These two, DOROTHY AND CLARICE DENCH —
A pair of local spinster sisters, as I guess —
Both died, two years apart, aged ninety-five.
Yet ‘We are only here a little while’
Is carved, with names and dates, into this bench:
A saying of theirs, perhaps, that raised a smile
When each new birthday found them still alive,
That friends recalled with wry tenderness?
Did they walk their dogs here every day
Then stop at ‘their’ bench and sit gratefully,
Half-hearing distant cries (Howzat? or Play!),
Half-watching men in whites move on the green
As ‘Flush’ and ‘Bingo’ barked at long leg-drives
That rolled, to dry applause, towards the screen?

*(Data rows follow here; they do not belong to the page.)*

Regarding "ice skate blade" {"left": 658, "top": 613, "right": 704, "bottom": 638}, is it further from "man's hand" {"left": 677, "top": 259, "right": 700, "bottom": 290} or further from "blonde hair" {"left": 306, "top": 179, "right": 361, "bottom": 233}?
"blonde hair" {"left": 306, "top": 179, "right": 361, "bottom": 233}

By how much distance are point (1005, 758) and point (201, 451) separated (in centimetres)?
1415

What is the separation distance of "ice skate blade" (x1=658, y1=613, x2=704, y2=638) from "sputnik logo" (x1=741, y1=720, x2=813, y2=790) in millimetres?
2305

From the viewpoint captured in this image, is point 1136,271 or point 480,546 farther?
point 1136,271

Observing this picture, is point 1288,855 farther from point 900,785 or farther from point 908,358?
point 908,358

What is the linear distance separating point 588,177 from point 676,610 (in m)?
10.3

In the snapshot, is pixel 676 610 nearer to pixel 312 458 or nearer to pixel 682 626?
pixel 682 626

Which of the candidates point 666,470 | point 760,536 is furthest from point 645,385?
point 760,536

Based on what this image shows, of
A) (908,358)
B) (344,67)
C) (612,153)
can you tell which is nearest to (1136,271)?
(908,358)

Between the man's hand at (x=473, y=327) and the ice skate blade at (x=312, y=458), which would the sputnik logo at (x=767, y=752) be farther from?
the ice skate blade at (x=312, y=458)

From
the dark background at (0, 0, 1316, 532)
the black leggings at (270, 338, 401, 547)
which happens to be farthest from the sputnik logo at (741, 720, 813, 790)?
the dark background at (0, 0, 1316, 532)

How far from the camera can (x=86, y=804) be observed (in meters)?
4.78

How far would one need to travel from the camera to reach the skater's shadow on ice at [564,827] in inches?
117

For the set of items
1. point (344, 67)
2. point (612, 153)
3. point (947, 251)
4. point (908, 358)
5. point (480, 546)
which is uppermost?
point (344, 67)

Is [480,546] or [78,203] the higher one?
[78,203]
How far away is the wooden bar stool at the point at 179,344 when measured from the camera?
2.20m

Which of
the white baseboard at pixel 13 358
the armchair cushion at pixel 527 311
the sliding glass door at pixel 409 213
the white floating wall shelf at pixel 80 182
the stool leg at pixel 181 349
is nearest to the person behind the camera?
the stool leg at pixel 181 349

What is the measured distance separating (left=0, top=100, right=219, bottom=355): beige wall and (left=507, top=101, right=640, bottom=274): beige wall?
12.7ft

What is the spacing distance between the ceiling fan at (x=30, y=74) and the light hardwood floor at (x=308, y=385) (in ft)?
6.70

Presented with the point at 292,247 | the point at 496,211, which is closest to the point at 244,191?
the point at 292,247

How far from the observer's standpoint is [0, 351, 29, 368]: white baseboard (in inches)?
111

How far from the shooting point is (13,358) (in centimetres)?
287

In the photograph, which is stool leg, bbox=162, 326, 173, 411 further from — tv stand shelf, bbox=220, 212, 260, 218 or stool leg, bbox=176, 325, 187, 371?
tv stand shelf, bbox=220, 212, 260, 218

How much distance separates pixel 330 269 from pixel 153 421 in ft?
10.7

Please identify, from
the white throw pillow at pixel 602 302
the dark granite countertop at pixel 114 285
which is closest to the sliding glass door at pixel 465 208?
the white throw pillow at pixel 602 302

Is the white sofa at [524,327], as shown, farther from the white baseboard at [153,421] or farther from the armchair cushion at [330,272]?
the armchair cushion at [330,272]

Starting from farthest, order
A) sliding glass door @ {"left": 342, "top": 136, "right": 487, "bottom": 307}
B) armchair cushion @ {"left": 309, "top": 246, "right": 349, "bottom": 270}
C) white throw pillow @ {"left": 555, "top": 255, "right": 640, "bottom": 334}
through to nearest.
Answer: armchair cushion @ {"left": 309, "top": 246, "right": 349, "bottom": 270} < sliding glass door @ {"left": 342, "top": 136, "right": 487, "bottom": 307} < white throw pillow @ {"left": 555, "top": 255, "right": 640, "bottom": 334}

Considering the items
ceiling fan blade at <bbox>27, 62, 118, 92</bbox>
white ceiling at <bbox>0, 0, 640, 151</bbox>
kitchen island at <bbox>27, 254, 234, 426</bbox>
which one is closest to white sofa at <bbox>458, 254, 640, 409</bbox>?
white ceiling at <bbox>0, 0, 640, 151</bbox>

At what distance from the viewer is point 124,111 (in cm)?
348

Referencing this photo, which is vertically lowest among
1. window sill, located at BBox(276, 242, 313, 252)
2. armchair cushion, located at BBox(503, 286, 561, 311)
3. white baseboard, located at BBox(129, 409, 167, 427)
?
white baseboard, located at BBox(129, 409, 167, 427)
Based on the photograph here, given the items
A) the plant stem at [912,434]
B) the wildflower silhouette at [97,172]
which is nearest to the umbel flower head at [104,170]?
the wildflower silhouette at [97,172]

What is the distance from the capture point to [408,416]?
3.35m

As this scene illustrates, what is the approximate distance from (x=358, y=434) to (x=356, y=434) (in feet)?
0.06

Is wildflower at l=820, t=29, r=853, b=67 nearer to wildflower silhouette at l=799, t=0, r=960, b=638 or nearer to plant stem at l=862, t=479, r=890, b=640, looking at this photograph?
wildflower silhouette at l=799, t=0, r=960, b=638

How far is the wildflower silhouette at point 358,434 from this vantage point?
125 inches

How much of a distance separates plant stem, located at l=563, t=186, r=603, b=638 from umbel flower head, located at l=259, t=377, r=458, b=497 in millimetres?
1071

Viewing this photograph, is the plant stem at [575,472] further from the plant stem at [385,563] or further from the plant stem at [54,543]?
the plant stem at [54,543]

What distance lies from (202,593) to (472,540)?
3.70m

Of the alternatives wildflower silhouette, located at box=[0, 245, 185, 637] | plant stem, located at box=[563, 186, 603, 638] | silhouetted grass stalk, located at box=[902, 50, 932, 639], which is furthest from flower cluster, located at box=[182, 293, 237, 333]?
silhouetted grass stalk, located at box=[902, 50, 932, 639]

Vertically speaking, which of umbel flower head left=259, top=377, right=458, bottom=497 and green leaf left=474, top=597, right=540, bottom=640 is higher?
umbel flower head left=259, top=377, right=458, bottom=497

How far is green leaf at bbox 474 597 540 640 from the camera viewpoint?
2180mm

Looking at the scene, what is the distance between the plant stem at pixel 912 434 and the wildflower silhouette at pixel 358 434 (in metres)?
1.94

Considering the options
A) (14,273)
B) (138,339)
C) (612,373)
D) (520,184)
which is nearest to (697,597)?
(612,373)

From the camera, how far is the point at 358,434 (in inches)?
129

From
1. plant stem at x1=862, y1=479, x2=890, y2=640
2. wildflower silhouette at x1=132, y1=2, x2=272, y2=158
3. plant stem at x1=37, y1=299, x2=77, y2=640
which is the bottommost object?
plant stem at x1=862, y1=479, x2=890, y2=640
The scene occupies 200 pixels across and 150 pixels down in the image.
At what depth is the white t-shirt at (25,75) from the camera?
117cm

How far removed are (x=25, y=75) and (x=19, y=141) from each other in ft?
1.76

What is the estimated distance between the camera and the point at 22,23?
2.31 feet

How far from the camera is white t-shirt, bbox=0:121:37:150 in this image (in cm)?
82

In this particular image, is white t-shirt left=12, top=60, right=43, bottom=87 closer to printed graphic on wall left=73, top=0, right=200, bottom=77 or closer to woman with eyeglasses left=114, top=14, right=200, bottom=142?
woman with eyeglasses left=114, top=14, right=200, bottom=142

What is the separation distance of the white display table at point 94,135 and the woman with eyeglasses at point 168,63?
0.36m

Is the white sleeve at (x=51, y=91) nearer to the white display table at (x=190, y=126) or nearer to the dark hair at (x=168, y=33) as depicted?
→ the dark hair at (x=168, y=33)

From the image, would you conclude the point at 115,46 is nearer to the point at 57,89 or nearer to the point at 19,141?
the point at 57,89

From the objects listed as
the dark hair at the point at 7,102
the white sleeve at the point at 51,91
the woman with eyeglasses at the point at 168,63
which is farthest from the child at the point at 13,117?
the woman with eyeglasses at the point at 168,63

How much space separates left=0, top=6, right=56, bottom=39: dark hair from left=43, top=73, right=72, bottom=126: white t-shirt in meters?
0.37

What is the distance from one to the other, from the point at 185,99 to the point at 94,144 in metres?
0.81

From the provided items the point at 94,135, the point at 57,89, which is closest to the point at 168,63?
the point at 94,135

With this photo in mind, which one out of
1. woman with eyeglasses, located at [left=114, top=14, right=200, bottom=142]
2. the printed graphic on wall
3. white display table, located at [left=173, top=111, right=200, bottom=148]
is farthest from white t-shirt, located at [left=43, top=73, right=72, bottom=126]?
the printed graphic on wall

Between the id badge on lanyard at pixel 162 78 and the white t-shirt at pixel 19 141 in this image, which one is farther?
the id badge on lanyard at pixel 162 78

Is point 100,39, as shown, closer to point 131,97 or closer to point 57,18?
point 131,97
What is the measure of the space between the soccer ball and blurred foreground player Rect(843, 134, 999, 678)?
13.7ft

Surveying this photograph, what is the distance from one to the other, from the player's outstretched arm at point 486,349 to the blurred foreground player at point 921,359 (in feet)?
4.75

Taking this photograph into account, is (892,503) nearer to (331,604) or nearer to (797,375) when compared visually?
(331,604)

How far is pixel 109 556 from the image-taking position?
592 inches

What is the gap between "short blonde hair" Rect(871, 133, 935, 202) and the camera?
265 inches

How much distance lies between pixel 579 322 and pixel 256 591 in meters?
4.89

Unhusbanded, the days turned into lives
That went on for almost a century —
Wars and revolutions came and went;
Shop windows in the high street showed strange goods
While brands grew less and less familiar;
Children from the new-built neighbourhoods
Wore different clothes, played different games.
And soon they had forgotten what men meant
Who came proposing that they change their names,
And live apart, with them; what could be sillier?
In winter there were evenings by the fire
With books and Scrabble and the wireless, tuned
To the ‘Light’ or the more uplifting Third;
A nip of gin or sherry. When the hours
Of daylight lengthened, stooped among the flowers
They weeded, planted, pottered; tea-times, spooned
Out jam they’d made from last year’s fruit, and heard
Their neighbour practise hymns for Sunday’s choir.
— So, in a few short minutes of my walk
I’ve furnished them with decades here, routines
Adopted to protect them from all harm,
From fears they never felt, once past their teens.
Ninety-five! Did they show bravery and charm
Towards a world that they had ceased to know?
If not, what happened when they had to talk?
What is there to fall back on, when those go?